_The request_
Reproduce the survey of word segmentation methods verbatim between "Raman and Sahu7" and "handling out-of-distribution cases.", inclusive.

_Source extract_
------------

Paripremkul and Sornil5 proposed a novel technique for Thai word segmentation. They divided the word segmentation task into three phases: Minimum Text Unit (MTU) extraction (MTU is the smallest unit of a word in Thai language), syllable identification, and word construction. MTU extraction and Syllable identification used Conditional Random Fields with features engineered from language characteristics. Word construction incorporated a combination of dictionary-dependent longest word matching and rule-based approach. This proposed method showed better performance in handling ambiguous word boundaries and Out of Vocabulary (OOV) words compared to baseline CNN model.

Peng, Feng, and McCallum6 present a way to extract words from Chinese scripts, which do not delimit words with spaces. They use linear conditional random fields to segment a script into individual words and identify new words which are not in the existing vocabulary. As Chinese is a morphologically rich language.

Raman and Sahu7 cover a method of reading Devanagari script with OCR by preprocessing and segmenting the script into three constituent parts for each character. By reading the upper, middle, and lower regions for each character individually, they manage to achieve a high accuracy at recognizing the characters. This technique allows one to have a degree of contextual knowledge of the input data even in low resource conditions but the model will lack flexibility in handling out-of-distribution cases.

Widiarti and Pulungan8 proposed brute force and greedy algorithms for word segmentation which was essential in the transliteration of ancient Javanese manuscripts to modern Indonesian language. The algorithms worked by composing syllables extracted from manuscripts (Hamong Tani Book) into meaningful words found in the Bausastra dictionary given a string of continuous syllables as an input. Experimental results show that the greedy algorithms were more efficient than the brute-force algorithm. They reported inefficiencies in processing deformed characters and Out of Vocabulary (OOV) words. Greedy algorithms are good for solving simple incremental optimization problems allowing for building models even in low resource constraint situations but they falter when advanced distributions need to be learned for the final solution.

Zia et al.9 present a word segmentation system for Urdu, which does not always add spaces between two words, and sometimes adds spaces within a single word, using linear chain conditional random fields, which use undirected graphs connecting each element to its immediate neighbors to allow for predictions using context clues. Conditional Random Field approaches are hard to define and inflexible to changes but are very good at building simple probabilistic state models.

Perruchet and Vinter10 introduced PARSER a computational model designed to simulate implicit learning processes in language acquisition, particularly focusing on how infants segment continuous speech into discrete words. Unlike other models that rely on explicit statistical calculations, PARSER operates by forming and reinforcing chunks based on co-occurrence patterns in the speech input, using memory-based learning and competition among chunks to gradually refine segmentation. In the context of word segmentation, the authors applied PARSER to demonstrate that infants can segment speech without relying on prosodic or phonological cues, as shown in studies by Saffran et al.11 This suggests that implicit learning mechanisms, as modeled by PARSER, play a crucial role in early language acquisition.

Muchtar et al.12 address the problem of processing texts written in scriptio continua, particularly in the Batak language, a low-resource scriptio continua spoken by an Indonesian Tribe. They employed a brute force algorithm to iterate over the length of the word and match them using a pre-built Trie with corpus of 4000 Batak sentences. The Trie automation algorithm achieved an accuracy of 98% in correctly identifying and inserting spaces within the Scriptio Continua Batak sentences. They also emphasized that size of the dataset plays an important role in improving the performance of the model.

------------

Collection entries
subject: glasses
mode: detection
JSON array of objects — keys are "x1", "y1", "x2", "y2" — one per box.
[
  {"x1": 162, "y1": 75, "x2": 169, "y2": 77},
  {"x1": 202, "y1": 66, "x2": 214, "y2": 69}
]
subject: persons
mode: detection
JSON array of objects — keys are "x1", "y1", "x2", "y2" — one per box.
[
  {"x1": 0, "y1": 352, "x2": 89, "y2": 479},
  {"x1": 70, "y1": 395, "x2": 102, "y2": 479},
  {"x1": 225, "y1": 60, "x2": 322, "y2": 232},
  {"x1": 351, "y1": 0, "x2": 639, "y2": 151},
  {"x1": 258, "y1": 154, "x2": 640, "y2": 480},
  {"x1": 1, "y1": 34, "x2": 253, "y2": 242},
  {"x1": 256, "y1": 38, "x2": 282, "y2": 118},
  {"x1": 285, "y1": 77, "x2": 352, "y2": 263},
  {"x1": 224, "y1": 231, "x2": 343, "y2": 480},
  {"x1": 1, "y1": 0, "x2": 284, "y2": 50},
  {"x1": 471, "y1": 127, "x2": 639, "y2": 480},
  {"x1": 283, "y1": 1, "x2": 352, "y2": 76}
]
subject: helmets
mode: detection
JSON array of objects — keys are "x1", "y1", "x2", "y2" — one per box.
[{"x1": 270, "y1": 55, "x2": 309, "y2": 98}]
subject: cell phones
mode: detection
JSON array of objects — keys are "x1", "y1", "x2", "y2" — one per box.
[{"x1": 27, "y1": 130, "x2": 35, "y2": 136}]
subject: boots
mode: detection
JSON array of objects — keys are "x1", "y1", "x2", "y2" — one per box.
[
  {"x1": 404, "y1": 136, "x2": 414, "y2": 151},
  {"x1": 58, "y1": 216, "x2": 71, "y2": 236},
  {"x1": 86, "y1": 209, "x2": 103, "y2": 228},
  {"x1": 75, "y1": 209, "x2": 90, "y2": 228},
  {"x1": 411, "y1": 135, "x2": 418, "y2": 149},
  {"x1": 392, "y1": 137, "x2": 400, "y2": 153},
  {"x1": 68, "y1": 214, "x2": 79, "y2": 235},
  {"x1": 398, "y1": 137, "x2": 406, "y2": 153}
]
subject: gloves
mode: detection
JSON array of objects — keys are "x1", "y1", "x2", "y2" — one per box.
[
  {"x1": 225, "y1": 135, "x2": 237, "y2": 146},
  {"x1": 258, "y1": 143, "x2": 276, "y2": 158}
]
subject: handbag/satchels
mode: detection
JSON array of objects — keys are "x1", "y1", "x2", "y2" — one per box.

------------

_Reply_
Raman and Sahu7 cover a method of reading Devanagari script with OCR by preprocessing and segmenting the script into three constituent parts for each character. By reading the upper, middle, and lower regions for each character individually, they manage to achieve a high accuracy at recognizing the characters. This technique allows one to have a degree of contextual knowledge of the input data even in low resource conditions but the model will lack flexibility in handling out-of-distribution cases.